• [Written request] Copy the entries below word for word, but leave out the pictures.

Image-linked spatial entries
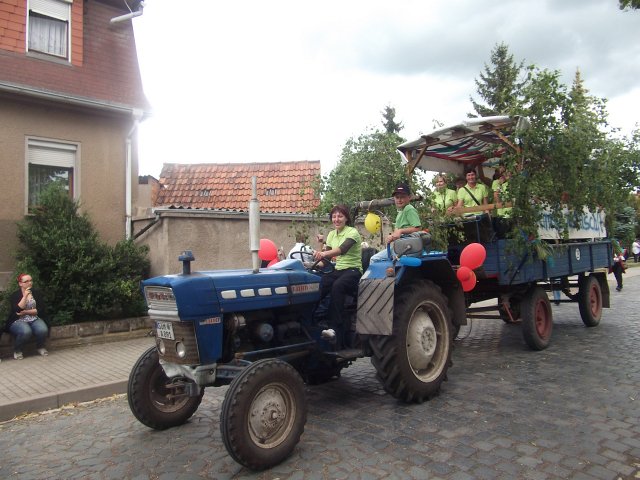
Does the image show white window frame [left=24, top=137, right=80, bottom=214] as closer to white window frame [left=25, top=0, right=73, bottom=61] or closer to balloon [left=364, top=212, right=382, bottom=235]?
white window frame [left=25, top=0, right=73, bottom=61]

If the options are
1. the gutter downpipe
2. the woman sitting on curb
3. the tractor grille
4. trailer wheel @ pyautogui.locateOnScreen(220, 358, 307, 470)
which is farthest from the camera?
the gutter downpipe

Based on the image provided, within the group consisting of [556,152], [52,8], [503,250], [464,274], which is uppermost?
[52,8]

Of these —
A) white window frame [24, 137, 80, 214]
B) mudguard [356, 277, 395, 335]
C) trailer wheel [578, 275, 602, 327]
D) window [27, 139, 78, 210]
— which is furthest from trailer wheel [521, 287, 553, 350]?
window [27, 139, 78, 210]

• [Response to this exercise]
Does the image show white window frame [left=24, top=137, right=80, bottom=214] as closer to white window frame [left=25, top=0, right=73, bottom=61] or closer to balloon [left=364, top=212, right=382, bottom=235]?
white window frame [left=25, top=0, right=73, bottom=61]

If the options are
1. the gutter downpipe
2. the woman sitting on curb
3. the tractor grille
4. trailer wheel @ pyautogui.locateOnScreen(220, 358, 307, 470)
which is farthest from the camera?
the gutter downpipe

Based on the image provided, within the group consisting of [556,152], [52,8], [503,250], [464,274], which is uppermost?
[52,8]

Of these —
A) white window frame [24, 137, 80, 214]
B) mudguard [356, 277, 395, 335]
C) trailer wheel [578, 275, 602, 327]
D) window [27, 139, 78, 210]
— which is furthest from trailer wheel [521, 287, 553, 350]?
window [27, 139, 78, 210]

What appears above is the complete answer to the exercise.